Where the math actually lands

A realistic stack for a 15-person sub looks like this:

• Microsoft 365 Business Premium or GCC for email, identity, endpoint baseline, and Office documents — covers a large block of the 110 controls when configured to the CMMC-aligned baseline.
• Intune or equivalent for endpoint management — covers the 3.4 / 3.5 cluster.
• A SIEM or log aggregator — covers the 3.3 monitoring controls beyond what your file-sharing tool produces.
• A file-sharing tool with strong CUI flow-control and audit posture — this is where we fit, at $49/seat/month for Teams or a custom Enterprise quote.
• A written System Security Plan and Plan of Action & Milestones — done by you or a CMMC-focused consultancy, not by any vendor.

Eleven file-sharing transactions a month at $49/seat for the three people who do them is $147/month — $1,764/year. That's two orders of magnitude cheaper than the Kiteworks bundle, and it leaves you budget for the consultancy you actually need to write your SSP.

The right framing for your prime's contracts officer isn't "we're using a cheap tool to skirt CMMC" — it's "we use a fit-for-purpose file-sharing service that implements the specific 800-171 controls touching our CUI flow, with cryptographic proof of deletion and tamper-evident audit logs, and we cover the remaining ~75–85 controls through our broader stack."

What to bring to your CMMC assessor

When the C3PAO asks about your file-sharing posture, hand them three artifacts:

1. The SSP section mapping our controls to 800-171 controls 3.1.3, 3.1.20, 3.8.3, 3.13.8, 3.13.11, 3.14.6, with citations to our security architecture page for the cryptographic module documentation.
2. A sample audit-chain export for a recent CUI transmission, showing the send → view → download → expire (or burn) timeline, with the chain hashes intact.
3. A sample deletion receipt for a destroyed share, with the public verifier link so they can independently confirm the signature.

Assessors prefer evidence they can verify themselves over vendor-attested claims. The verifier-friendly artifacts are the reason we built them.

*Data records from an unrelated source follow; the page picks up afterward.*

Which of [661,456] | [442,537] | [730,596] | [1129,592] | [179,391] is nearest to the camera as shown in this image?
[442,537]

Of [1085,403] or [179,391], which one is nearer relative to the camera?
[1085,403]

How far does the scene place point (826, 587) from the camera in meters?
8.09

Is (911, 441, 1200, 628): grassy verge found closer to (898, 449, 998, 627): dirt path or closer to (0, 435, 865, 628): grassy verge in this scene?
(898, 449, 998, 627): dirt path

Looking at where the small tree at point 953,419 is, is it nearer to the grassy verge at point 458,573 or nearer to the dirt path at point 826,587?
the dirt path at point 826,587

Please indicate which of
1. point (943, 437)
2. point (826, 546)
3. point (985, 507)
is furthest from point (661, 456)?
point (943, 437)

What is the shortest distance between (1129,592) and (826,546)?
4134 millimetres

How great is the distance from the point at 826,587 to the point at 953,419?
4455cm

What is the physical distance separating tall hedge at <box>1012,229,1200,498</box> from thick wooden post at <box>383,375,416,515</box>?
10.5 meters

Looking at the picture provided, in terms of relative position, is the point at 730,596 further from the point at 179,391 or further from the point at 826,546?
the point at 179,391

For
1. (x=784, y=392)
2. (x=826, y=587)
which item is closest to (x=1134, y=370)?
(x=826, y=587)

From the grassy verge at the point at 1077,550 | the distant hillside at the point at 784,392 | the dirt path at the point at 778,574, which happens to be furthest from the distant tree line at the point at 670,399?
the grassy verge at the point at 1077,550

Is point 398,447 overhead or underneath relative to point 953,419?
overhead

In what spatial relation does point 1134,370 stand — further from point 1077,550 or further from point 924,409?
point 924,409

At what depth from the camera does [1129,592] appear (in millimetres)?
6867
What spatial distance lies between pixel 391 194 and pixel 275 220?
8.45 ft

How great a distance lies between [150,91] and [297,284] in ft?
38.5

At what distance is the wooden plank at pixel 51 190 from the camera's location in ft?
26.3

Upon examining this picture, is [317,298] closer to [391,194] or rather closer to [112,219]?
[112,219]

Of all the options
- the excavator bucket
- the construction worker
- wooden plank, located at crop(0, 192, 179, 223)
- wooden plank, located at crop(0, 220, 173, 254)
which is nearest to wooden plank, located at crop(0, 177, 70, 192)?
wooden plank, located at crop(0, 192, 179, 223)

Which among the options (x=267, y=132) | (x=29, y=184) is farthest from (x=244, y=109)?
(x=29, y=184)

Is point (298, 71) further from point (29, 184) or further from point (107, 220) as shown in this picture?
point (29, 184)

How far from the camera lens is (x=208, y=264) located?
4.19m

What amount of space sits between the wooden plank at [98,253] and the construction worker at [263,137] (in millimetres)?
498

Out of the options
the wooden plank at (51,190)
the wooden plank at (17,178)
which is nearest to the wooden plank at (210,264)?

If your prime asks specifically about the bundle question — "why aren't you using our tenant?" — the answer is straightforward: their tenant works for primes processing CUI at high volume across many programs. Your CUI flow is narrower, your headcount is smaller, and your budget reality is different. A focused tool plus a documented control mapping is a defensible posture under DFARS 252.204-7012.

What to do next

If you're at the stage where you're sizing tools, pricing will tell you whether Teams or Enterprise fits — most subs land on Teams plus a quarterly compliance review. If you're further along and need control-mapping help, the government contractors industry page lists the specific 800-171 controls our architecture addresses, with the language your SSP can borrow.

The short version: a $49/seat tool covers the file-sharing slice of CMMC Level 2 honestly, not entirely. Buy the slice that fits, write the SSP around what you actually do, and don't let a prime sell you a bundle priced for an organization ten times your size.